A proposito di circolarità con l’editoria ufficiale e di contatti con la politica, val la pena di ricordare una chiacchiera che girò poco prima che Adelina silurasse il consorte: secondo Lo Specchio il Psi si preparava a stringere rapporti più stretti con Balsamo, che aveva dichiarato guerra alla Dc, attraverso Felice Fulchignoni, ex fascista e faccendiere, passato alla storia, oltre che per essere finito in manette durante Tangentopoli, per aver fondato Adnkronos, la seconda agenzia di stampa italiana dopo l’Ansa…
La ricetta di Men funzionava e il Nostro, bon vivant e spendaccione, lontano dal suo omologo americano Larry Flint, la replicò, a partire dal 1971 con Le Ore, che, a partire dalla seconda metà degli anni ’70, sarebbe diventata sinonimo di pornografia. Dapprima fu il mix di nudi femminili e inchieste giornalistiche, che aveva già fatto la fortuna di Men (e al riguardo possiamo citare i topless di Patty Pravo), poi l’aspetto erotico prese il sopravvento, fino a scivolare, anche sotto la spinta di una concorrenza agguerrita (chi non ricorda Pop e La Coppia Moderna? ) e grazie a una giurisprudenza più benevola, verso il porno.
E qui parliamo di nuovo di donne. Non delle modelle, famose o meno, bensì delle redattrici. Fu Maria Jatosti, nel lontano ’75, a decidere il passaggio all’hard, dopo un lungo braccio di ferro con il direttore Giorgio Colorni. La Jatosti, background sinistrorso ed ex compagna dello scrittore Luciano Bianciardi, rilevò la direzione, mentre Colorni tornò, con tanto di autocritica, nelle file di quel Pci che aveva abbandonato per darsi all’erotismo…
Da allora in avanti, fu tutta una progressione che toccò l’apice negli anni ’80, quando bastava dire Le Ore per evocare zozzerie. E, con grande abilità, la rivista di Balsamo riuscì a bucare l’immaginario collettivo, attraverso due mosse: l’alleanza strategica con i francesi, cioè con Gabriel Pontello (il futuro mentore di Rocco Siffredi), che aveva organizzato una vera e propria factory in un teatro di posa parigino, e l’uso di starlette in declino, che accettavano di posare in servizi più o meno hard per il giornale, nel frattempo diventato patinato e costoso. Alcune, Karin Schubert e Paola Senatore, avevano già sfiorato l’hard senza lasciarsene coinvolgere. Per altre, Lilli Carati, era la prima volta. Per altre ancora, Tina Aumont e Minnie Minoprio, era solo un passaggio fugace, prima del definitivo addio alle scene: semplici pose di nudo in mezzo a figuranti che facevano ben altro. Ma la botta più forte all’immaginario collettivo Le Ore l’azzecca con la definitiva consacrazione di un personaggio: Ilona Staller, in arte Cicciolina. E non c’è bisogno di dire altro.

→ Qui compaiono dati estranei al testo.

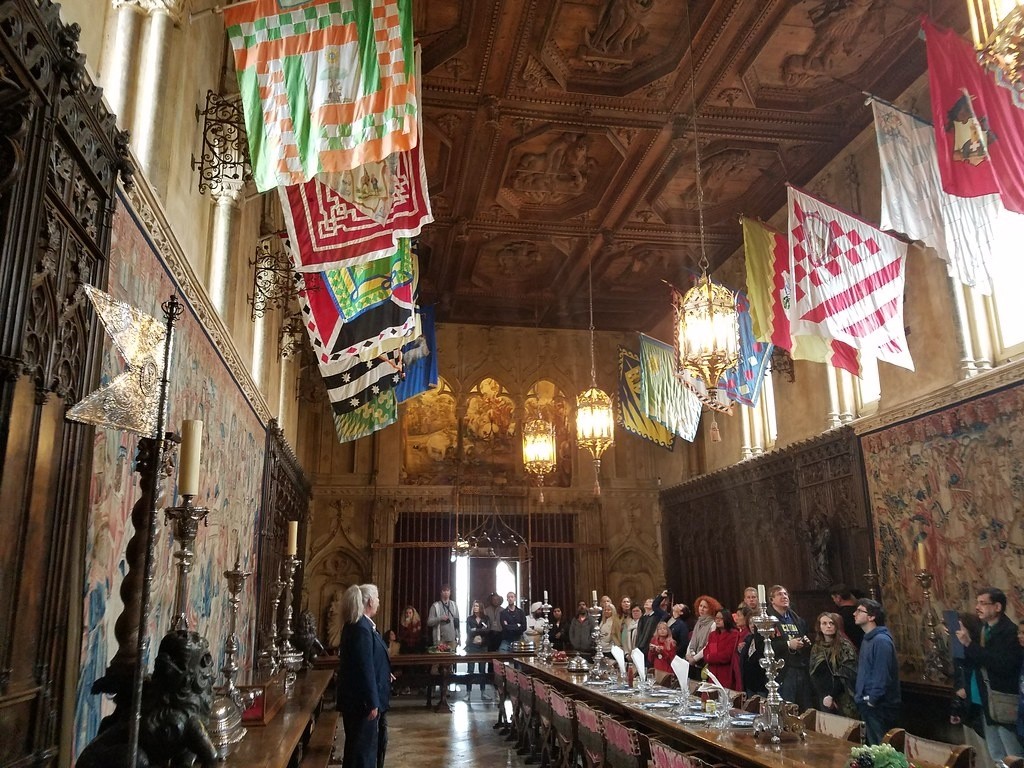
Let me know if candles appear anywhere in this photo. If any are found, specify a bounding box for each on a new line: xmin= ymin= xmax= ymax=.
xmin=917 ymin=542 xmax=928 ymax=570
xmin=757 ymin=584 xmax=766 ymax=603
xmin=178 ymin=419 xmax=204 ymax=495
xmin=287 ymin=520 xmax=299 ymax=556
xmin=592 ymin=590 xmax=598 ymax=600
xmin=544 ymin=590 xmax=548 ymax=599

Il culto creatosi attorno alle riviste zozze creo un business miliardario, che tuttavia si incrinò a partire dalla seconda metà degli anni ’80. Il primo colpo fatale fu inferto dal mercato dell’home video, che mise in difficoltà prima le riviste e poi le sale a luci rosse. La botta finale arrivò nei ’90, quando i pc, i cd rom, poi i dvd e, infine, il web, fecero fuori definitivamente quell’editoria che aveva aperto i giochi a prezzo di durissime battaglie giudiziarie.
Le Ore chiuse, dopo un penosissimo declino, nel 2000. Balsamo sopravvisse al proprio impero di cinque anni, dopo aver anche tentato di riciclarsi nell’editoria normale. Era finita un’epoca.
Dal porno di carta a quello digitale c’è una distanza di anni luce: consumare il primo era trasgressione e prova iniziatica, guardonare il secondo, propinato ai limiti dell’anestesia sessuale, è una banalità.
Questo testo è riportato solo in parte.